Being a WSET educator, I was invited in January 2020 to Japan, to fully Japanese spirit where they are actually made. Before this I didn’t really have much experience but like everyone else on the trip, it has had a profound effect on me. Here I saw great tradition and innovation intertwined. The distilleries were varied in both style and scale, but all run by passionate people and I came away with a desire to inform others of what I had witnessed.
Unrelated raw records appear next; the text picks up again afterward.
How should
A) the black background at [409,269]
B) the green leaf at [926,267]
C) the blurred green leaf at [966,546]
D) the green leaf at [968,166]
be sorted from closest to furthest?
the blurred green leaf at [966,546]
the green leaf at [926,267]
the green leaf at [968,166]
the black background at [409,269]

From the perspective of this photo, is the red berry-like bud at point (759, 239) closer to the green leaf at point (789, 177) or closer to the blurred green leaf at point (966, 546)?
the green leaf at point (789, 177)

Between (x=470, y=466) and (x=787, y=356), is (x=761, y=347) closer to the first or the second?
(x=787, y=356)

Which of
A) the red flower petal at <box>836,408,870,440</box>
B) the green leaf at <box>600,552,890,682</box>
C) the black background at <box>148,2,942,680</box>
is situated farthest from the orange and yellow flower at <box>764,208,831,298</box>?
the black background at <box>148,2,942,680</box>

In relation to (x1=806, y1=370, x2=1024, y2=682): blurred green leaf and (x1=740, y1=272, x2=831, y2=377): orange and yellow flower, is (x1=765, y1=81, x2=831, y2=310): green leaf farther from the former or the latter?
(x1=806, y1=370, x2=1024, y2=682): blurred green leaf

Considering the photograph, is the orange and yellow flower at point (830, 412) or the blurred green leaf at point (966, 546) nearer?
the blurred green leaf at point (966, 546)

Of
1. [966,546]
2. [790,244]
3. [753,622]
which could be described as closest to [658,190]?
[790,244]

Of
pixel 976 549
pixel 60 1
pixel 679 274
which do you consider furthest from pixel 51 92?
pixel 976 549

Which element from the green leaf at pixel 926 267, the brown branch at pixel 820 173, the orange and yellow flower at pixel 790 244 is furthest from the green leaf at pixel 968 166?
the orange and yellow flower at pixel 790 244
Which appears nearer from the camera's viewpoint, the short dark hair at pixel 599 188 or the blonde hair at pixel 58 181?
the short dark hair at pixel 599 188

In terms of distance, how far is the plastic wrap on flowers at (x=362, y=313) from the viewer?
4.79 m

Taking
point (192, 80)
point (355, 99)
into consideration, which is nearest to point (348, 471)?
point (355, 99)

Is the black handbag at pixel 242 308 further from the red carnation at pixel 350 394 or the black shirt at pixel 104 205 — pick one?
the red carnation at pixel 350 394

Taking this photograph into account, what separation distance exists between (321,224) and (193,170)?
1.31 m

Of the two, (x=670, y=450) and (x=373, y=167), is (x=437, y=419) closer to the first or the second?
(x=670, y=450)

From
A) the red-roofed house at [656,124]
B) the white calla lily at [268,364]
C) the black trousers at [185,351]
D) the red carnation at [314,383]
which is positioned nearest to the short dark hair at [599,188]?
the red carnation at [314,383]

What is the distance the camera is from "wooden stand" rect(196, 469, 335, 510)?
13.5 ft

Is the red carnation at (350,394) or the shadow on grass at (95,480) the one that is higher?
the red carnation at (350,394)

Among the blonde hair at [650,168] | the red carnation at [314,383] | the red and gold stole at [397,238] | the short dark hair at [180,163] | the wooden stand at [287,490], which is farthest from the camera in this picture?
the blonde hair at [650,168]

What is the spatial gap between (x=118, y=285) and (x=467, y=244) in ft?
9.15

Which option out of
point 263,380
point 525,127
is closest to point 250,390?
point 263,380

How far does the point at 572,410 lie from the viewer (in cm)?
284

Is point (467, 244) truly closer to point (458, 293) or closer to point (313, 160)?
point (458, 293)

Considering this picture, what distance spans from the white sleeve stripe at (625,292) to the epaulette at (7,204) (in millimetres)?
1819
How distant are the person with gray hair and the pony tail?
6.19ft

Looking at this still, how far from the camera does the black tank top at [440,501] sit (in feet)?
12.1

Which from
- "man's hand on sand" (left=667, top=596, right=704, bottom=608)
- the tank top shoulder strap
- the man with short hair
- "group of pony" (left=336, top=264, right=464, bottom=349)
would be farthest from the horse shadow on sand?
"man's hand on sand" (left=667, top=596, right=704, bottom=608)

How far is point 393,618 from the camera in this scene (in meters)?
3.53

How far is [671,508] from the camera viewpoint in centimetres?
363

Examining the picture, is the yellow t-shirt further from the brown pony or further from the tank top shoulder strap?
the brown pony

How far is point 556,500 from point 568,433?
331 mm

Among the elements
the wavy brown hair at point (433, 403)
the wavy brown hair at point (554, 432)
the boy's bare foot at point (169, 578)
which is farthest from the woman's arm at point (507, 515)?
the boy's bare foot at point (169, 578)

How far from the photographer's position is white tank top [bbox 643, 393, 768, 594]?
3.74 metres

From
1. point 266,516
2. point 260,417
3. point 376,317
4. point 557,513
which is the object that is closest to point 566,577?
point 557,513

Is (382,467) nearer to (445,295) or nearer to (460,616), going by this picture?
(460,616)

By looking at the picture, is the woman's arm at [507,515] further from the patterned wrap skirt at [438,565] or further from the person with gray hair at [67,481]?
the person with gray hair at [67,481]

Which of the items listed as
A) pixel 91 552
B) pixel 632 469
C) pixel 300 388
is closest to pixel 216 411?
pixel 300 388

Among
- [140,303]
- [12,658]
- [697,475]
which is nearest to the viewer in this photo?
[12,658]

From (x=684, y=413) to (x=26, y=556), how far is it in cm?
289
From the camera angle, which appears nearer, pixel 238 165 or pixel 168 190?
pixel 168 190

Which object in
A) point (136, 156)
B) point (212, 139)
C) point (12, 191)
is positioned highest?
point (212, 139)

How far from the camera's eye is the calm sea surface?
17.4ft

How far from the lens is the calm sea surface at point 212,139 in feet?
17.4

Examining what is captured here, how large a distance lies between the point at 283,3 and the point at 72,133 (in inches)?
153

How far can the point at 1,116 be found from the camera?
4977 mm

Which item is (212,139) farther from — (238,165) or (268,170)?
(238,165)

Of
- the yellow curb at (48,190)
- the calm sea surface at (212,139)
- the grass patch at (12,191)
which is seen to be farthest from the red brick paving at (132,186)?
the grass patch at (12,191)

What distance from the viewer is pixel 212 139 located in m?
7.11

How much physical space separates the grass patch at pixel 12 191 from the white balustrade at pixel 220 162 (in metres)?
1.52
Awamori and Shochu are diverse spirits. Shochu specifically has many raw materials, with both having several different styles and lots of different flavours. Being made through a koji process, it is different to the spirits of Europe and the Americas, but the aromas are still familiar and the spirits are mostly not too challenging in flavour. I believe it has great potential in bars and restaurants when served with food, especially Awamori. Being so diverse, not having a single expression is problematic, so I believe more needs to be done to help export markets, particularly with Shochu, to identify the raw material. Also many bottles are very difficult to understand from English speakers, when they are almost entirely in the traditional kanji. A mixture of the two, for example with Yamazaki whisky, is much clearer for us but retains the desirable Japanese aesthetic.


There is a big appetite for Japanese alcohol products, particularly in the UK, which has seen a huge rise in sales of Japanese whisky and latterly gin. These categories are familiar to our audiences though, so I feel Awamori and Shochu have not yet been able to fully capitalise on this and as such are still unknown to many. I do feel that the potential is certainly there, it just needs to find a presence, similar to Mezcal a few years ago, with the best way for exposure I feel being through bars. Creating a demand in this area will lead to increased sales through wholesalers and finally retailers.